GOP senator targets consumer bureau arbitration rule for repeal

Greg Nash

Sen. Tom Cotton (R-Ark.) said Tuesday morning he would seek the repeal of a new Consumer Financial Protection Bureau (CFPB) rule cracking down on arbitration clauses in customer contracts with financial firms.

Cotton said in a statement that CFPB had “gone rogue again” with a rule released Monday meant to prevent credit card companies and banks from blocking class-action lawsuits with arbitration clauses.

The conservative senator and frequent CFPB critic said he had begun the process of repealing the rule through the Congressional Review Act. The law, which allows Congress to eliminate rules finalized within a certain timeframe, has been used frequently this year on regulations enacted late in President Obama’s term.

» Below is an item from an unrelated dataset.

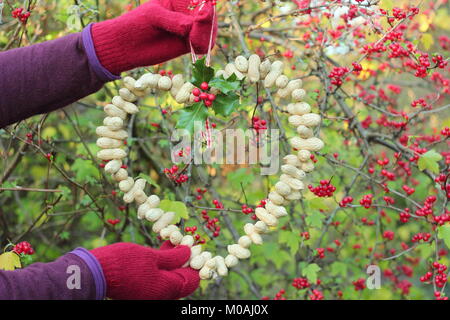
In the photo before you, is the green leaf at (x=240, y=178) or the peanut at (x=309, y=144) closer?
the peanut at (x=309, y=144)

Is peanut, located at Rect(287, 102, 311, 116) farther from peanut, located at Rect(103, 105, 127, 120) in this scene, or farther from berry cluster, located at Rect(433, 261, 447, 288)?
berry cluster, located at Rect(433, 261, 447, 288)

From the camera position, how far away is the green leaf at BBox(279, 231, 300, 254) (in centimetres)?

“The Bureau’s new rule on arbitration clauses ignores the consumer benefits of arbitration and treats Arkansans like helpless children, incapable of making business decisions in their own best interests,” Cotton said. “The last thing Americans need is more anti-business regulation that will prompt frivolous lawsuits while hurting consumers.”

Cotton’s announcement is the first congressional action to rescind the rule. House Financial Services Committee Chairman Jeb Hensarling (R-Texas), senior U.S. Chamber of Commerce officials and major bank lobbying groups have already called for it to be repealed.

House Republicans are largely united in opposition to the arbitration rule and the CFPB, but repeal efforts could falter in the Senate, where there’s a slimmer GOP majority. Only three Republican holdouts there could sink a congressional review repeal, and Democrats are unlikely to vote against the CFPB rule.

The new CFPB rule forces companies to write arbitration clauses in ways that wouldn’t prevent consumers from joining class-action lawsuits. It also forces financial firms to hand over information about “initial claims and counterclaims, answers to these claims and counterclaims, and awards issued in arbitration.”

The CFPB will also collect “correspondence companies receive from arbitration administrators regarding a company’s non-payment of arbitration fees and its failure to follow the arbitrator’s fairness standards,” it said Monday. The agency said the review will allow the CFPB to judge whether the process is fair, and that redacted information received would be published in July 2019.

The rule will take effect in 60 days and apply to contracts that begin 180 days after that.

CFPB Director Richard Cordray said Monday that he knew the rule could be repealed by Congress, adding that he felt obligated to do what he thought was best for the American people.